■ **Excerpt**:
Sheep to Sweater: Petaluma Adobe’s Sheep Shearing Day

How does wool come off sheep? How does raw wool turn into yarn? Come to the Petaluma Adobe State Historic Park between 11 a.m. and 1 p.m. on Saturday, April 9th and find out! The famous Adobe sheep will be losing their heavy winter coats under the expert guidance of shearer John Sanchez. After the sheep are sheared, you can have fun learning the first steps to a sweater, turning the raw wool into yarn. Volunteers will teach how to card and drop spin wool as rancho workers would have in the 1830’s. Docents will be on site to give guided tours, so bring a picnic and spend the day at the Petaluma Adobe State Historic Park.

The Petaluma Adobe served as the headquarters for General Mariano Guadalupe Vallejo’s 66,000 acre cattle rancho from 1836 to 1846. Over 3,000 sheep were raised during that time and sheep shearing was a necessary part of rancho life. The wool was turned into clothing, blankets and rugs and sent out to trade ships.

■ **Listed entries**:
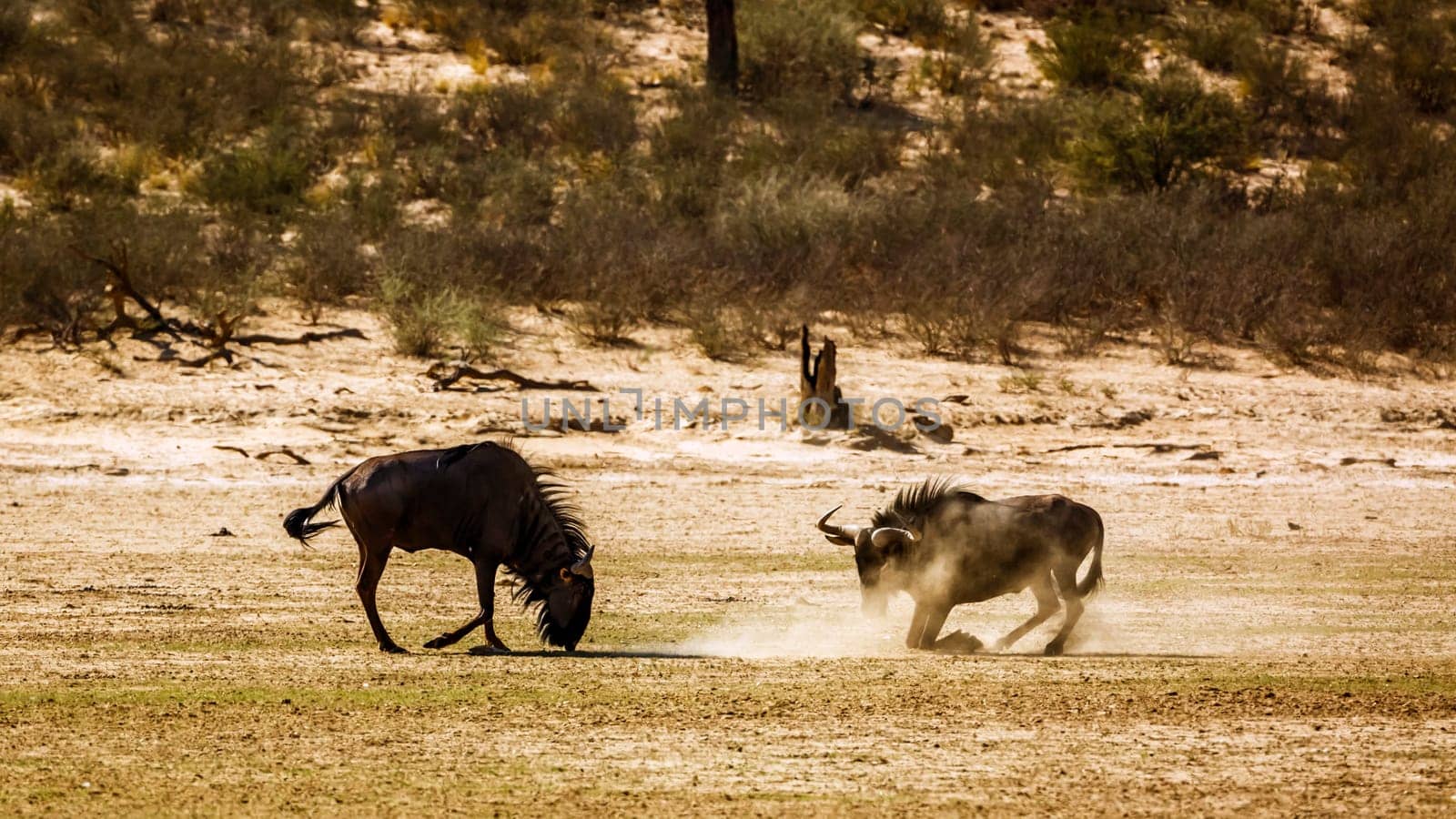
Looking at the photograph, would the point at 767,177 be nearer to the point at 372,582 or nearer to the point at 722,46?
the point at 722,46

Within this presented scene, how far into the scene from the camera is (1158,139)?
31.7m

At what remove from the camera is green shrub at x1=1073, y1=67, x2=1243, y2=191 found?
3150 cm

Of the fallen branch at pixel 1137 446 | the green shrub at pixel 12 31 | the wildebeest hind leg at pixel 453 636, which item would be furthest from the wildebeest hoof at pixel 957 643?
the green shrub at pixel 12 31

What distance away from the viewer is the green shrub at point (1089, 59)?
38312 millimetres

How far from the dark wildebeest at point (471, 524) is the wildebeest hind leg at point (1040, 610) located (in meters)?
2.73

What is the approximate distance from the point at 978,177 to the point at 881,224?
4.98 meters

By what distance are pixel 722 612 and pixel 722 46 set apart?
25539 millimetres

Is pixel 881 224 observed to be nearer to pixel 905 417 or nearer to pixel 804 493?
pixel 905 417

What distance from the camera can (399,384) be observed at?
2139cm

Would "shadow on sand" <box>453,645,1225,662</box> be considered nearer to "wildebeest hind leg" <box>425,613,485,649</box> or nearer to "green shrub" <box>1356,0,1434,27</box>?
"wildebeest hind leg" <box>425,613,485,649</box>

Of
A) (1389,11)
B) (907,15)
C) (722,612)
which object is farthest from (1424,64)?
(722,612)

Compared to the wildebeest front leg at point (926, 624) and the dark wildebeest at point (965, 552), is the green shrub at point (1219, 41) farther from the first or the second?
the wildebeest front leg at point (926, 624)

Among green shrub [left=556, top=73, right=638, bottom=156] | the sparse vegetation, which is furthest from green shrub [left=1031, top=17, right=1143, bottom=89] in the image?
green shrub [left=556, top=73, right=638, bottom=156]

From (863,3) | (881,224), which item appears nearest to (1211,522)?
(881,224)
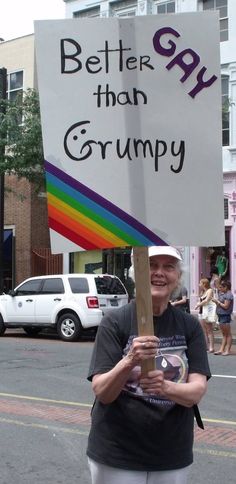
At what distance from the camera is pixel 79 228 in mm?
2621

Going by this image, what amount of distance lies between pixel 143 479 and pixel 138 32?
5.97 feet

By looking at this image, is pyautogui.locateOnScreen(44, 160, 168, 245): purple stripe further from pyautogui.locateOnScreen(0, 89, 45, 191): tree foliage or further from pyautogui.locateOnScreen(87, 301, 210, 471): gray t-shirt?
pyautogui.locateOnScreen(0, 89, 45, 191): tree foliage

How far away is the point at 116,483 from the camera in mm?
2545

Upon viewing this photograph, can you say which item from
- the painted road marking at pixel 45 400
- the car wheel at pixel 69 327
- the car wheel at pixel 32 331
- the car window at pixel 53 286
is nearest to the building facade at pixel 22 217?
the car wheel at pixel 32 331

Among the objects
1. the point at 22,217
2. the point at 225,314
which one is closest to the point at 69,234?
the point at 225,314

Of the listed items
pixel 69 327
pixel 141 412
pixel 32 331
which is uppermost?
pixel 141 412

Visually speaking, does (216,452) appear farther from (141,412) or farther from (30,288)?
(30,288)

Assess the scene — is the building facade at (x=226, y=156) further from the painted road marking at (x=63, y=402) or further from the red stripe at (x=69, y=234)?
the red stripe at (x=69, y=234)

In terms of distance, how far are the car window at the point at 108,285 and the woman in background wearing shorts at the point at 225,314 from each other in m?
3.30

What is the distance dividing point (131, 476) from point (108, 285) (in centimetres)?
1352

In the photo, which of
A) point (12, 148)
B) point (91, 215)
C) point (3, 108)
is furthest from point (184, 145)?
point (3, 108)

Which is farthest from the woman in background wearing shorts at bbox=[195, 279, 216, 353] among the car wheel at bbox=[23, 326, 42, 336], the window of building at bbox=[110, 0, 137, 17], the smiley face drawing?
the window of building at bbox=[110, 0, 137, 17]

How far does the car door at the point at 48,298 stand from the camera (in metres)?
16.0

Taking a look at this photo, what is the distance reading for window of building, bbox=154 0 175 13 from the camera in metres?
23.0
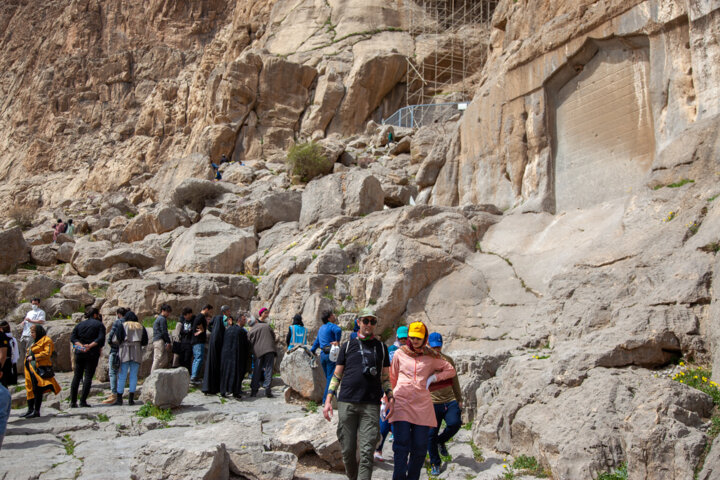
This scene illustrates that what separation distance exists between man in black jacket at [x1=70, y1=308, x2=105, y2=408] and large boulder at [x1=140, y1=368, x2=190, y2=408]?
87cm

■ **Task requirements**:
1. According to the sheep shearing day text, during which years did the Petaluma Adobe serve as headquarters for General Mariano Guadalupe Vallejo's cattle rancho?
2. Reproduce the passage of the sheep shearing day text that opens with the words containing "Sheep to Sweater: Petaluma" and closes with "State Historic Park.".

■ **Solutions to the tasks**:
1. From 1836 to 1846.

2.
Sheep to Sweater: Petaluma Adobe’s Sheep Shearing Day

How does wool come off sheep? How does raw wool turn into yarn? Come to the Petaluma Adobe State Historic Park between 11 a.m. and 1 p.m. on Saturday, April 9th and find out! The famous Adobe sheep will be losing their heavy winter coats under the expert guidance of shearer John Sanchez. After the sheep are sheared, you can have fun learning the first steps to a sweater, turning the raw wool into yarn. Volunteers will teach how to card and drop spin wool as rancho workers would have in the 1830’s. Docents will be on site to give guided tours, so bring a picnic and spend the day at the Petaluma Adobe State Historic Park.